TL;DR — 30 Second Answer
- • Want security: Annuity — guaranteed lifelong income
- • Want flexibility & growth: Drawdown — keep invested
- • Want to leave inheritance: Drawdown — pot passes to beneficiaries
- • Best for most: Hybrid — small annuity for essentials, drawdown for the rest
£200,000 Pot at Age 65 — Compared
| Metric | Annuity (level) | Drawdown (4% rule) |
|---|---|---|
| Initial income/year | ~£10,000 | ~£8,000 |
| Income inflation | No (level) or RPI-linked option | Manage yourself |
| Pot at age 84 (avg LE) | £0 (dies with you) | ~£200,000+ (likely) |
| Longevity risk | None — provider bears it | You bear it |
| Investment risk | None — fixed | You bear it |
| Inheritance (to family) | Usually none | Pot passes to beneficiaries |
| Tax-free lump sum | 25% (£50k) before annuity | 25% (£50k) or phased |
Annuity rate ~5% for healthy 65-year-old male, level, single life. Higher for older/joint/enhanced (medical conditions).
Annuity — Pros & Cons
- • Guaranteed income for life
- • No investment decisions needed
- • Live to 100+ = great deal
- • Enhanced rates for smokers/medical conditions
- • Inflation-linked option available
- • Irreversible — locked in for life
- • Die early = provider keeps money
- • No flexibility for big expenses
- • RPI-linked annuity starts ~40% lower
- • Nothing left to inherit (unless joint/guarantee)
Drawdown — Pros & Cons
- • Full flexibility — vary withdrawals year to year
- • Pot stays invested — can grow
- • Inheritance: passes IHT-free to 2027
- • Tax planning: control income year by year
- • Can buy annuity later if rates improve
- • Sequence-of-returns risk (market crash early)

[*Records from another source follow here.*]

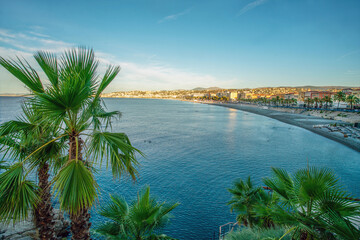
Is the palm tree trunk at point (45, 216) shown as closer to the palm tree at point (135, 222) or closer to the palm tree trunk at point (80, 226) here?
the palm tree trunk at point (80, 226)

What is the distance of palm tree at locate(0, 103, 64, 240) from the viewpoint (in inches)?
127

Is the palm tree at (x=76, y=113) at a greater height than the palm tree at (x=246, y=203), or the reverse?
the palm tree at (x=76, y=113)

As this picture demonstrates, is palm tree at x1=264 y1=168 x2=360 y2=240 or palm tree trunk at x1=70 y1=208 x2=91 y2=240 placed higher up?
palm tree at x1=264 y1=168 x2=360 y2=240

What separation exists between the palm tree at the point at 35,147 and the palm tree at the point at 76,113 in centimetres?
39

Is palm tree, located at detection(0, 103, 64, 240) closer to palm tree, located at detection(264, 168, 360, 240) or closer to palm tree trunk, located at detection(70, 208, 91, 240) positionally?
palm tree trunk, located at detection(70, 208, 91, 240)

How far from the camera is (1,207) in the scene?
9.07 ft

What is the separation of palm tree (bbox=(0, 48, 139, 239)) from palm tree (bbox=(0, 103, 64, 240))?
39cm

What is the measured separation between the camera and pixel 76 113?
123 inches

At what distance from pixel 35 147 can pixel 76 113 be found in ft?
5.65

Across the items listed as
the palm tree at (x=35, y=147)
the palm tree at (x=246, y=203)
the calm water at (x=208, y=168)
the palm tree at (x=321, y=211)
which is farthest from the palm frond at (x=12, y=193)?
the palm tree at (x=246, y=203)

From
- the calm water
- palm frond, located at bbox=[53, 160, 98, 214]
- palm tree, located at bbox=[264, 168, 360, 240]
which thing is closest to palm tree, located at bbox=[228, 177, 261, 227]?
palm tree, located at bbox=[264, 168, 360, 240]

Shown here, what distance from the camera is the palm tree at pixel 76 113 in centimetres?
263

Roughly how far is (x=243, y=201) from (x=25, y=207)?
5796mm

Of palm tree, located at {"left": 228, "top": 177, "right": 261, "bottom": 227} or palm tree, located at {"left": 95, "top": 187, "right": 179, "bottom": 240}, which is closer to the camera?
palm tree, located at {"left": 95, "top": 187, "right": 179, "bottom": 240}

- • Could outlive pot if withdraw too fast
- • Need to manage investments (or pay adviser)
- • Triggers MPAA £10k once you withdraw beyond 25%
- • April 2027: pot becomes part of IHT estate
Hybrid Strategy (Recommended for Most)
Cover essential bills (food, energy, Council Tax) with State Pension + a small annuity — this gives a guaranteed «floor» you can never outlive. Then drawdown the rest flexibly for holidays, family gifts, big purchases. Example: State Pension £11,973 + £100k annuity = £16k floor; drawdown remaining £150k pot at 4% = £6k flexible income. Total £22k secure + flexibility.